Dans sa campagne « Dégoogelison internet », l’association Framasoft propose toute une série d’outils en ligne comme alternatives aux outils proposés gratuitement par les GAFAM. Nous avons par exemple :

  • Framapad : éditeur de texte collaboratif
  • Framacalc : tableur collaboratif
  • Framadate : outil de sondage ou pour trouver des dates
  • Framaboard : gestion de projets simple et efficace
  • Framindmap : outil de cartes mentales
  • Framavectoriel : dessin vectoriel
  • Framabee : moteur permettant des recherches anonymisées sur internet
  • Framadrive : hébergement de ses documents en ligne
  • Framabag : enregistrement de contenus web pour une lecture ultérieure
  • Framanews : gestion de flux RSS
  • Framagame : jeux libres en ligne
  • Framasphère : réseau social décentralisé (basé sur Diaspora*)
  • Framadrop : partage de fichiers de manière sécurisée
  • Framabin : partage d’informations de manière chiffrée
  • Framapic : partage d’images
  • Framalink : raccourcisseur d’adresses internet (comme https://frama.link/JwB12pHx pour l’adresse raccourcie de cet article)

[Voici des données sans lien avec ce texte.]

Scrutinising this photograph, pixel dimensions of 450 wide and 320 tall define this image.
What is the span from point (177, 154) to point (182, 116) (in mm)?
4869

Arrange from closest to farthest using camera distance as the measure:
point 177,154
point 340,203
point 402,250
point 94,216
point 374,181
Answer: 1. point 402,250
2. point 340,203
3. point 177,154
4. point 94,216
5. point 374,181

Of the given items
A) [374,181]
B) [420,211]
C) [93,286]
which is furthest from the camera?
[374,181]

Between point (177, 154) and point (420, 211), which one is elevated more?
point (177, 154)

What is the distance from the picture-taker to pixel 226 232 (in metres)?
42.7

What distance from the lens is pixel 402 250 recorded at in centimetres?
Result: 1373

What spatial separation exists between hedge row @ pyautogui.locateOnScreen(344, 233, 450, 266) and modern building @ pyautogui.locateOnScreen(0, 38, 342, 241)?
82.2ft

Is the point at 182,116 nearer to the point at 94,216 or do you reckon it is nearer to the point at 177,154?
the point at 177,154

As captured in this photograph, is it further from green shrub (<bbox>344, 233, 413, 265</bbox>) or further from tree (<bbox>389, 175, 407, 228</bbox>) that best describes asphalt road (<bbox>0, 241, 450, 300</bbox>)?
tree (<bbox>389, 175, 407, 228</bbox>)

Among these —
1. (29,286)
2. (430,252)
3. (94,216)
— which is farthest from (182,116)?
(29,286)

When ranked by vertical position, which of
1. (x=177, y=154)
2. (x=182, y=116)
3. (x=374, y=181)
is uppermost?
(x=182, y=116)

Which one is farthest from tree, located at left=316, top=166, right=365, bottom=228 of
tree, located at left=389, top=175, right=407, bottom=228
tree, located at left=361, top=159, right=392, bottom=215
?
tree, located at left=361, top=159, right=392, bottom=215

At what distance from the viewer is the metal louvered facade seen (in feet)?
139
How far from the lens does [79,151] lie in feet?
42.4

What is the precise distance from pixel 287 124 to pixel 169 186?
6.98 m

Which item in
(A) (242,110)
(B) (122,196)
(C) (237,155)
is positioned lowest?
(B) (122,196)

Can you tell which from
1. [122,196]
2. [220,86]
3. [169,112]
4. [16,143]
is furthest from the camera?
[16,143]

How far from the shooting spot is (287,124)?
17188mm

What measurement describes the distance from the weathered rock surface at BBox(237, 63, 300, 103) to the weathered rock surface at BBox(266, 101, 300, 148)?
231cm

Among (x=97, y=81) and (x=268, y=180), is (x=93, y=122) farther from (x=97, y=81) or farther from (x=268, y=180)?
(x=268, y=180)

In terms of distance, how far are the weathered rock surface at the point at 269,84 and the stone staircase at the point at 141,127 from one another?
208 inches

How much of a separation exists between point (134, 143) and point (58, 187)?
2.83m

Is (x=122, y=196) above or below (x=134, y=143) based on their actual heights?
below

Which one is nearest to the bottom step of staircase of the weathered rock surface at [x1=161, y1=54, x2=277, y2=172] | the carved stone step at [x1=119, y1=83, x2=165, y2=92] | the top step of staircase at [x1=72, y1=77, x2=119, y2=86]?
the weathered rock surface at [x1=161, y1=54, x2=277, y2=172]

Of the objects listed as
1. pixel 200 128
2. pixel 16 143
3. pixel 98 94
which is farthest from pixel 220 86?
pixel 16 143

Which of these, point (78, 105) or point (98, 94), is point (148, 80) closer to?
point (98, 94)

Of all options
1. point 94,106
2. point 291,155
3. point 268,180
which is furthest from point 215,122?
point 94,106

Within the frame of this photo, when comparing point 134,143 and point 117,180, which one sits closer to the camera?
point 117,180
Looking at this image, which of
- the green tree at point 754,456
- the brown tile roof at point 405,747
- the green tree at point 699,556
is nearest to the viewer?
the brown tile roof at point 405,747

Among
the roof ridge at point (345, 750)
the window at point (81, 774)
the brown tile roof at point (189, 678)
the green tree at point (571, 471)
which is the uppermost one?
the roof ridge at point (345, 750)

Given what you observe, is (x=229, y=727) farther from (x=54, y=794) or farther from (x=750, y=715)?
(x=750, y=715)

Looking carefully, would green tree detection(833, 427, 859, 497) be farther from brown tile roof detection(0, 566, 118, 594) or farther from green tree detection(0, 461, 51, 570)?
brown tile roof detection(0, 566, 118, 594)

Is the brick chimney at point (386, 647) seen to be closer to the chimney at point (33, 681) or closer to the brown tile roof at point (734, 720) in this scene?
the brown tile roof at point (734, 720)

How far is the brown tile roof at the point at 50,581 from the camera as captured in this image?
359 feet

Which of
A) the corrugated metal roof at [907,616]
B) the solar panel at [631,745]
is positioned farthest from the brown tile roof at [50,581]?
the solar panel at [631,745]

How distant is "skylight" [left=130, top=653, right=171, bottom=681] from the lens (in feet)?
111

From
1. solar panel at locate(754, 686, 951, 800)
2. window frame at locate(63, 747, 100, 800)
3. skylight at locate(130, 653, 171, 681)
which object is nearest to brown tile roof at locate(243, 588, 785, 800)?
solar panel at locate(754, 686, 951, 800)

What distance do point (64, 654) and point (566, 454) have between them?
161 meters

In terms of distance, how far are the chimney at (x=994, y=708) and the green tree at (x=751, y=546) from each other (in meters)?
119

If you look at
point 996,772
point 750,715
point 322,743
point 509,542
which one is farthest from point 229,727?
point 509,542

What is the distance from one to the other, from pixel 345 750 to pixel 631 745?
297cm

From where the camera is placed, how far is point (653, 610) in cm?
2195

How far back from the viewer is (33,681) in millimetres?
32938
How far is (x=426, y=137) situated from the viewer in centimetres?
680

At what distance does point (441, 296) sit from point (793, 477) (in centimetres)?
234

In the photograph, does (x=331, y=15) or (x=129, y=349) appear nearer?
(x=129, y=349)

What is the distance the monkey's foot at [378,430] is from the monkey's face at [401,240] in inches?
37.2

D’autres services innovants sont en développement par Framasoft, mais divers éditeurs proposent également des solutions alternatives préservant la sphère privée.

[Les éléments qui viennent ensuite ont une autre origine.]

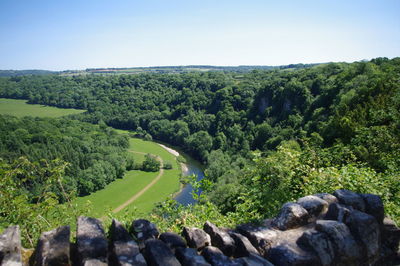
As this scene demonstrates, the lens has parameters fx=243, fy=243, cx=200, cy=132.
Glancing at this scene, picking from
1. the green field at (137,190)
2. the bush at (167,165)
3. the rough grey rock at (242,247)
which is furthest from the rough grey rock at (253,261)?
the bush at (167,165)

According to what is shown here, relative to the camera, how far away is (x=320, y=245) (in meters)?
4.24

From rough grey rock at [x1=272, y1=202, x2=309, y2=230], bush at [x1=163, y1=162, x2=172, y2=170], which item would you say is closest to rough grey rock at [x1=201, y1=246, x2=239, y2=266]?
rough grey rock at [x1=272, y1=202, x2=309, y2=230]

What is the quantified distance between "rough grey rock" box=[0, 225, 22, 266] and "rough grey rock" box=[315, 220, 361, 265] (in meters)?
4.82

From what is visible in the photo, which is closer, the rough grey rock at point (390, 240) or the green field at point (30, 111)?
the rough grey rock at point (390, 240)

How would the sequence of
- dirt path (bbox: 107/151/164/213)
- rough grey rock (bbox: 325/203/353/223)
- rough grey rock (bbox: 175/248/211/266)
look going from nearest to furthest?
rough grey rock (bbox: 175/248/211/266) < rough grey rock (bbox: 325/203/353/223) < dirt path (bbox: 107/151/164/213)

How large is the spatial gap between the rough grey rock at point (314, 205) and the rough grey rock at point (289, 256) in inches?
45.8

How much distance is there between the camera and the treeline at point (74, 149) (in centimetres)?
5725

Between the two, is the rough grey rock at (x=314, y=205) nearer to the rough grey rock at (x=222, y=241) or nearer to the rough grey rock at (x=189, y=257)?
the rough grey rock at (x=222, y=241)

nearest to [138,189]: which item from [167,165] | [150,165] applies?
[150,165]

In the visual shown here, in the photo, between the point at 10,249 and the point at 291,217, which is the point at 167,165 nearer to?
the point at 291,217

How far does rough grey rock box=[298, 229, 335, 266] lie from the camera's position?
4145mm

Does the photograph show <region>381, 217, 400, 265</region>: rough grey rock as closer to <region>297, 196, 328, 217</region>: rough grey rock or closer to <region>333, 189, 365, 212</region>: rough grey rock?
<region>333, 189, 365, 212</region>: rough grey rock

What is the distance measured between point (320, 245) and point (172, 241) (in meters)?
2.57

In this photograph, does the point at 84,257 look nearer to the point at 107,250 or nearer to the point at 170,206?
the point at 107,250
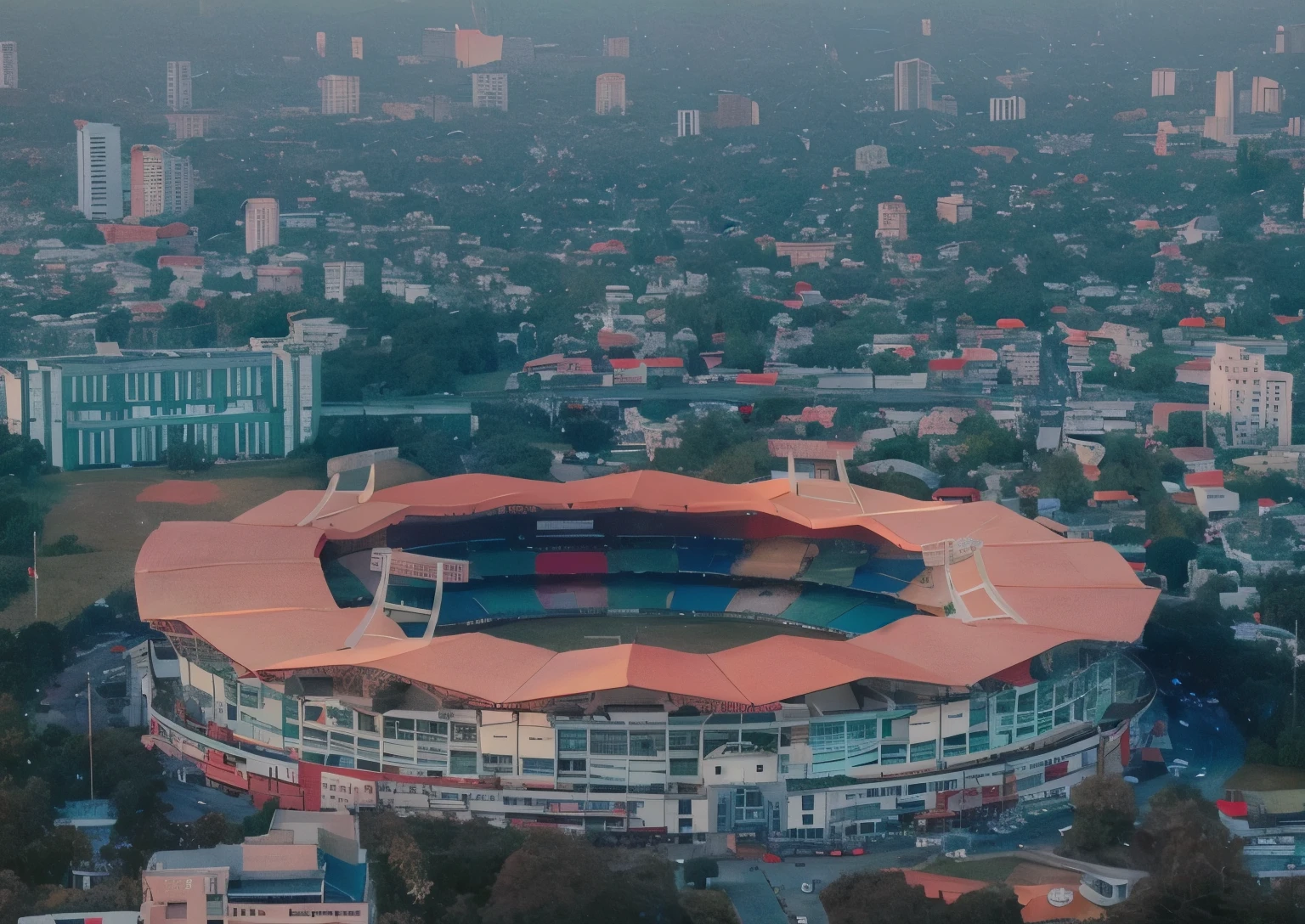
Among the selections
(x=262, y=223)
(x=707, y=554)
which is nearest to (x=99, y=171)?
(x=262, y=223)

Le principe n’est pas ici de remplacer les GAFAM par un autre éditeur qui prendrait à son tour le monopole sur un domaine d’activités. Framasoft insiste bien là-dessus, le but est de proposer des alternatives libres et de les faire héberger localement.


Références

  1. Extrait d’un site commercial proposant des solutions de big data et de marketing prédictif.
  2. Article sur le blog du Washington Post, publié le 21 mai 2015.